9. The system for directional testing of software in combination with internet of things according to claim 2, wherein the setting module is electrically connected with the matching module and the recording module through a medium, the recording module is electrically connected with the receiving module through a medium, the receiving module is electrically connected with the analyzing module through a medium, the analyzing module is electrically connected with the comprehensive evaluation module through a medium, and the comprehensive evaluation module is electrically connected with the capturing module through a medium;

the setting module is connected with the software application network in a wireless way, the network speed is set and controlled, and the matching module is connected with computer equipment loaded with software through the software application network, and controls all subroutines in the software.
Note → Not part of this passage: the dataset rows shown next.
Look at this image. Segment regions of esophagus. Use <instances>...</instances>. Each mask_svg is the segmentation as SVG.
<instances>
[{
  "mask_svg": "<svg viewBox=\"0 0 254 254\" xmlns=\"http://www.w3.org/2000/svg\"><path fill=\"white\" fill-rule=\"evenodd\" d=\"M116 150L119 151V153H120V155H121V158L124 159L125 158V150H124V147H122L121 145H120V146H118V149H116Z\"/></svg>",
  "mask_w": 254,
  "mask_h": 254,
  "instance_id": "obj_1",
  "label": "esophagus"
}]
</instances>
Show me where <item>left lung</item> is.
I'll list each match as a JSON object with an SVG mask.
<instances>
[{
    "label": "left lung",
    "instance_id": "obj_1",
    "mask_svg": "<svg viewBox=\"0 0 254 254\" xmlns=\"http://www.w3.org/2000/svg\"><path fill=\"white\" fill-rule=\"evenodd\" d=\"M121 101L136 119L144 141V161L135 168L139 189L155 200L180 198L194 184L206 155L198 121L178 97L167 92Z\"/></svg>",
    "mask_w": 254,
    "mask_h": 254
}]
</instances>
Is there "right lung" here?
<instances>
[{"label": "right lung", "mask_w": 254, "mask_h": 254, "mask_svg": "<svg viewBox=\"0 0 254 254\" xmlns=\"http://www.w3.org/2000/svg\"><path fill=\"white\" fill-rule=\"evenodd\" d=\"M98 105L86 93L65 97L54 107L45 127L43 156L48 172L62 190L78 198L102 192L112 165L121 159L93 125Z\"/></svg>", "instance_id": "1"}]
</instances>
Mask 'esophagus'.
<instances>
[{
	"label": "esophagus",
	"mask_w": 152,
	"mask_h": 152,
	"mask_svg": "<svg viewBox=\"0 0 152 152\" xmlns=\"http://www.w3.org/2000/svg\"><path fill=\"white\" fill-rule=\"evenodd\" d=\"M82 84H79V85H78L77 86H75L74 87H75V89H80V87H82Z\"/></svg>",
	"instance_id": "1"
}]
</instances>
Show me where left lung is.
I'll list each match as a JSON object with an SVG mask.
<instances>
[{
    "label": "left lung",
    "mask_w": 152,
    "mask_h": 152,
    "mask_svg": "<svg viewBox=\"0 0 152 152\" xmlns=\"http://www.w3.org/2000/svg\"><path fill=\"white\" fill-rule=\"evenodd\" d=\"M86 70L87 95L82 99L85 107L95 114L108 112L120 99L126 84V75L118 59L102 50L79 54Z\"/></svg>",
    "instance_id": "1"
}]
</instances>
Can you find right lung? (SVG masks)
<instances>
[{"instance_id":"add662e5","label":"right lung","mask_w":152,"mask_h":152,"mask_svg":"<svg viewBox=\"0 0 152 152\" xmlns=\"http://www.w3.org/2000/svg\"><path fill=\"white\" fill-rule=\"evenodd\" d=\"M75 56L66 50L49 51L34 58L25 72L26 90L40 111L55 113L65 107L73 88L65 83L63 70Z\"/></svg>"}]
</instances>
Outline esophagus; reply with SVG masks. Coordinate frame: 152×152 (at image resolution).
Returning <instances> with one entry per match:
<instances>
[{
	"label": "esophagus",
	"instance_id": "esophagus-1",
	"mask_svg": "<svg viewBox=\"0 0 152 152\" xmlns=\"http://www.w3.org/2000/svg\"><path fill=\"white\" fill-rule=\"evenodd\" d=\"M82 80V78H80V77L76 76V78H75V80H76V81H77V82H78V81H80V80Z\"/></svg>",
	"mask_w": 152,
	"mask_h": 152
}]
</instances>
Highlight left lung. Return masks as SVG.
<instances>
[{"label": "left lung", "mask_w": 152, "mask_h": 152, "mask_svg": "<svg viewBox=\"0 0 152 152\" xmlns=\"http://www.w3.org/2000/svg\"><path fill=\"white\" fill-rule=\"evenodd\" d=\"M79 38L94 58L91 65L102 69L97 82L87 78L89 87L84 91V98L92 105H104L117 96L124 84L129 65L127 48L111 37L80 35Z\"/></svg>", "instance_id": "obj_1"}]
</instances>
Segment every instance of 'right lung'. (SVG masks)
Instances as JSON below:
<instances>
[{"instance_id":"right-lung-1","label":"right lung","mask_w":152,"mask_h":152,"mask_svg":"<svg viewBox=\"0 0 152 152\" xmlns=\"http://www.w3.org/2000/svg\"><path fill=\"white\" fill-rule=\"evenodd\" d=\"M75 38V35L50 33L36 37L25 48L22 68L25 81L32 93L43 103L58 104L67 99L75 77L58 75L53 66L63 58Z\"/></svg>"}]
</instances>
10. A method for implementing the software orientation test system combined with the internet of things according to any one of claims 1 to 9, which is characterized by comprising the following steps:

step 1: setting the real-time network speed of a software application network, and driving each subprogram of software to run based on the set real-time network speed;

step 11: a design stage of network real-time network setting logic;

step 2: recording the running result of each subprogram of the software in the set network real-time network speed state;

step 3: acquiring an operation result of each subprogram of the software in a real-time network speed state based on each network, and analyzing the adaptability of each subprogram of the software based on operation result data;

step 31: analyzing a logic configuration stage by software subroutine adaptability;

step 32: a software subroutine adaptability analysis result refinement stage;

step 4: receiving analysis results of software subroutine adaptability, and evaluating the comprehensive performance of the software based on the analysis results;

step 41: a setting stage of software comprehensive performance evaluation logic;

step 5: setting a judging threshold value, comparing the judging threshold value with a software subprogram adaptability analysis result, acquiring a software subprogram in the judging threshold value, taking the acquired software subprogram as an output target, and outputting to a user terminal.